(Dataset entries)
____

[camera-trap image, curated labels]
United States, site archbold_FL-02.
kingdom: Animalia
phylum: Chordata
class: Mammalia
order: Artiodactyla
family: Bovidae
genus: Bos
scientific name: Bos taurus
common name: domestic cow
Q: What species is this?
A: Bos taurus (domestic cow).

____

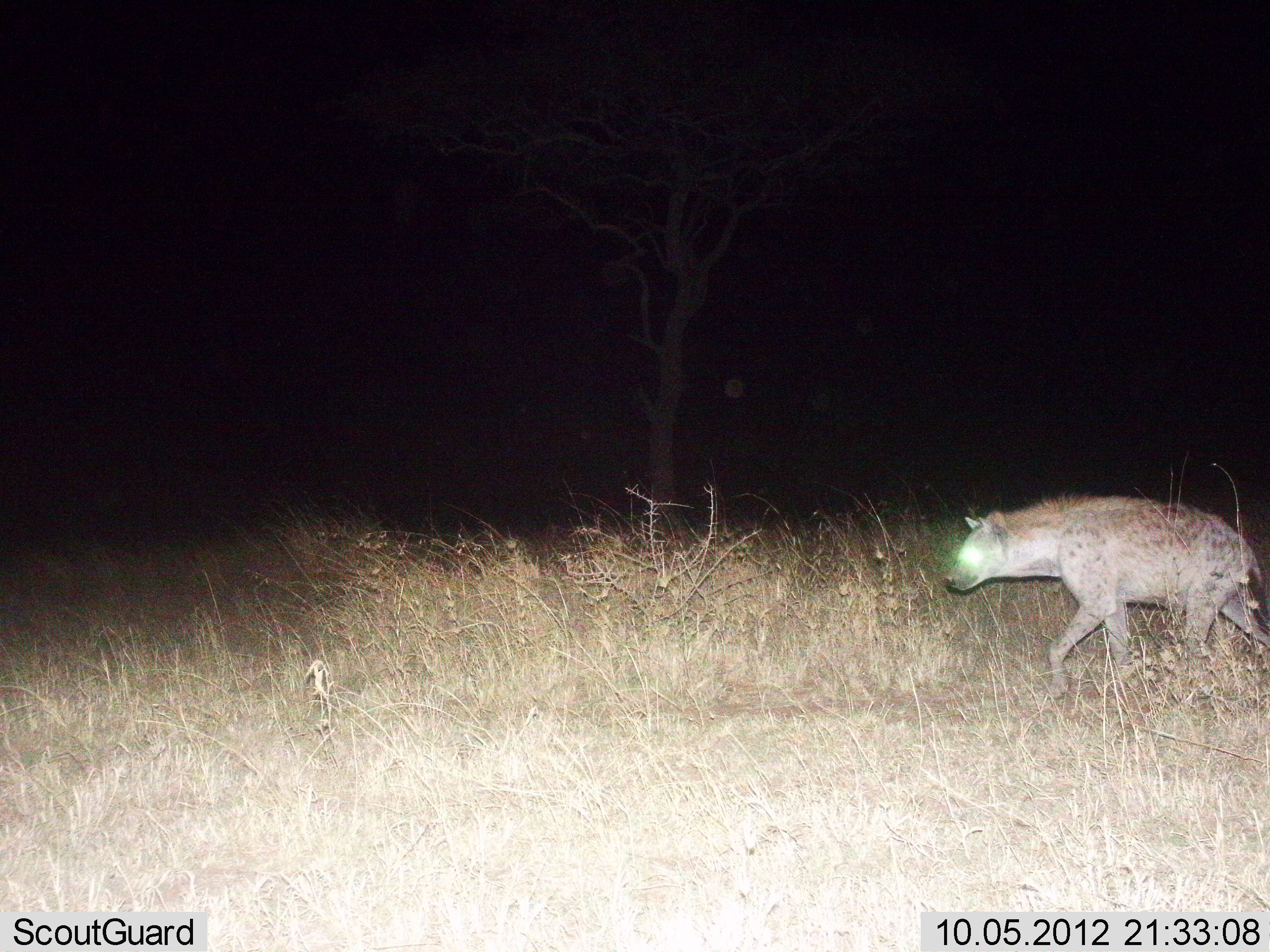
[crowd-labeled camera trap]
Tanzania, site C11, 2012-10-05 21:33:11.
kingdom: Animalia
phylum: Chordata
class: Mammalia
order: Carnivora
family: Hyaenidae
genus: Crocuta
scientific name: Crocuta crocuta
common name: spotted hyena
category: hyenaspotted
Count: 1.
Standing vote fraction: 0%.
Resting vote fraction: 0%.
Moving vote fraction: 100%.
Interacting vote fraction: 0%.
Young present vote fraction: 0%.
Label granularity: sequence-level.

____

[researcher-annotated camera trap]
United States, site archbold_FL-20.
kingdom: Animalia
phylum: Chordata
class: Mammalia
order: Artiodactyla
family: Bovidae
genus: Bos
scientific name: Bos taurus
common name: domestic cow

____

ABOUT THIS TASK – Please write out, exactly as they appear above, only the lines in the stretch from the line with "genus: Crocuta" through the line with "Label granularity: sequence-level.".

EXERCISE SOLUTION –
genus: Crocuta
scientific name: Crocuta crocuta
common name: spotted hyena
category: hyenaspotted
Count: 1.
Standing vote fraction: 0%.
Resting vote fraction: 0%.
Moving vote fraction: 100%.
Interacting vote fraction: 0%.
Young present vote fraction: 0%.
Label granularity: sequence-level.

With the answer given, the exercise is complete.